■ **Text segment**:
Wall Street stocks rose on Friday as a surprisingly strong jobs report clouded investors’ expectations of upcoming interest rate hikes and the latest round of earnings reports offset some fears about falling corporate profits.
The S&P 500 climbed half a percent, a day after its biggest one-day decline in nearly a year. The index ended the week with a gain of 1.6%. The Nasdaq composite rose 1.6% on Friday.
Markets were initially choppy after the government announced that US employers added 467,000 jobs in January, well above expectations for an increase of about 125,000 jobs. The Department of Labor also revised up hiring figures for the previous two months.
Economists had warned against reading too much of Friday’s report – noting that the data was collected in the first weeks of the year, when coronavirus cases hit 800,000 a day, and quirks in the data could skew the results.
But investors took the strong performance as reason for the Federal Reserve to act quickly as it begins raising interest rates this year. The Fed has previously cited the strength of the labor market as a reason to focus on fighting inflation and has made it clear that its path will be determined by economic data.
Equities have had a volatile start to the year as traders brace for these rate hikes. As inflation climbs rapidly, investors are wondering how fast and how high rates will rise. The first increase could come as early as next month, policymakers signaled in late January.
“The report highlights an incredibly strong economy,” said Beth Ann Bovino, chief U.S. economist at S&P Global. “The Fed is now on solid footing and we expect it to hike rates six times in 2022. This is just one more reason for the Fed to continue to tighten policy this year.”
The reaction was most evident in the bond market, where government bond yields jumped after the report. The yield on 10-year Treasury bills rose from 1.82% to 1.93%, while those on two-year Treasury bills jumped to 1.31%, the highest since February 2020.
Amazon shares jumped 13.5% after the company said Thursday that its revenue hit a record $137.4 billion in the last three months of last year. Amazon also announced that it would raise the annual price of its Prime shipping club for the first time since 2018 to $139, from $119.
Meta, Facebook’s parent company, fell about 0.3% on Friday, a day after plunging more than 26%. Meta slumped on Thursday after saying Facebook had lost users and a privacy change by Apple last year would cost it advertising money this year.
Other social media stocks fared better on Friday, rebounding from a decline the previous day. Snap jumped 58.8%, rebounding from a loss of more than 23% on Thursday, after the company reported its first quarter of profits, earning $22.5 million in the last three months of 2021. Twitter, which reports earnings next week, climbed 7.2%.
Shares of major banks also edged higher after the jobs report gave investors more certainty about the outlook for higher interest rates. Lenders are expected to reap higher profits as interest rates on loans rise, and Bank of America, JPMorgan Chase, Goldman Sachs and Citigroup were all higher.
Oil markets rallied on Friday as a winter storm disrupted made in Texas. West Texas Intermediate, the US crude benchmark, settled above $92 a barrel. Shares of energy companies also rose. Occidental Petroleum and Exxon Mobil each rose about 2%.
Investors will be laser-focused next week on new inflation data. On Thursday, the Labor Department will release its consumer price gauge for January. The consumer price index rose at the fastest pace since 1982 in December.
Other big companies, including Disney and Coca-Cola, will report on their financial performance for the last three months of 2021. So far, just over half of S&P 500 companies have released their earnings reports quarterly results, with 76% exceeding estimates. , according to data compiled by FactSet.

(Stored items)
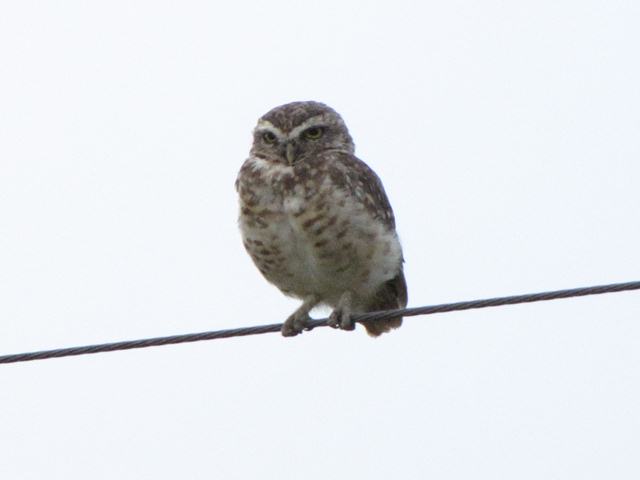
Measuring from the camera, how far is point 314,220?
6.79 meters

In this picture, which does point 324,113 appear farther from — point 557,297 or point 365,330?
point 557,297

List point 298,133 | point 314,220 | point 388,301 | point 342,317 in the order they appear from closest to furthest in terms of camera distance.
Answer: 1. point 314,220
2. point 342,317
3. point 298,133
4. point 388,301

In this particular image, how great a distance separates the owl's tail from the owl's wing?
37 centimetres

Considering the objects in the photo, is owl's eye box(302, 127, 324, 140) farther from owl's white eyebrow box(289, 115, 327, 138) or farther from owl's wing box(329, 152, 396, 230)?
owl's wing box(329, 152, 396, 230)

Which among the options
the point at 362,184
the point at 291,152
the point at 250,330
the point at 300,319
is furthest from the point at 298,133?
the point at 250,330

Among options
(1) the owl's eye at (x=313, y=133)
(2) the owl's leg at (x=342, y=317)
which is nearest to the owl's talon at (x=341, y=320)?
(2) the owl's leg at (x=342, y=317)

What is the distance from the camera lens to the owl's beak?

■ **Problem 1**: In the stock market report, rewrite the paragraph beginning "Amazon shares jumped" as a short list that keeps its main facts.
■ **Problem 2**: According to the stock market report, how many jobs did US employers add in January?
■ **Problem 3**: Reproduce everything in the stock market report from "Shares of major" down to "1982 in December.".

■ **Expected output 1**:
- Amazon shares rose 13.5%.
- On Thursday the company reported record revenue of $137.4 billion for the last three months of last year.
- It is raising the annual Prime price from $119 to $139, its first increase since 2018.

■ **Expected output 2**: 467,000 jobs.

■ **Expected output 3**:
Shares of major banks also edged higher after the jobs report gave investors more certainty about the outlook for higher interest rates. Lenders are expected to reap higher profits as interest rates on loans rise, and Bank of America, JPMorgan Chase, Goldman Sachs and Citigroup were all higher.
Oil markets rallied on Friday as a winter storm disrupted made in Texas. West Texas Intermediate, the US crude benchmark, settled above $92 a barrel. Shares of energy companies also rose. Occidental Petroleum and Exxon Mobil each rose about 2%.
Investors will be laser-focused next week on new inflation data. On Thursday, the Labor Department will release its consumer price gauge for January. The consumer price index rose at the fastest pace since 1982 in December.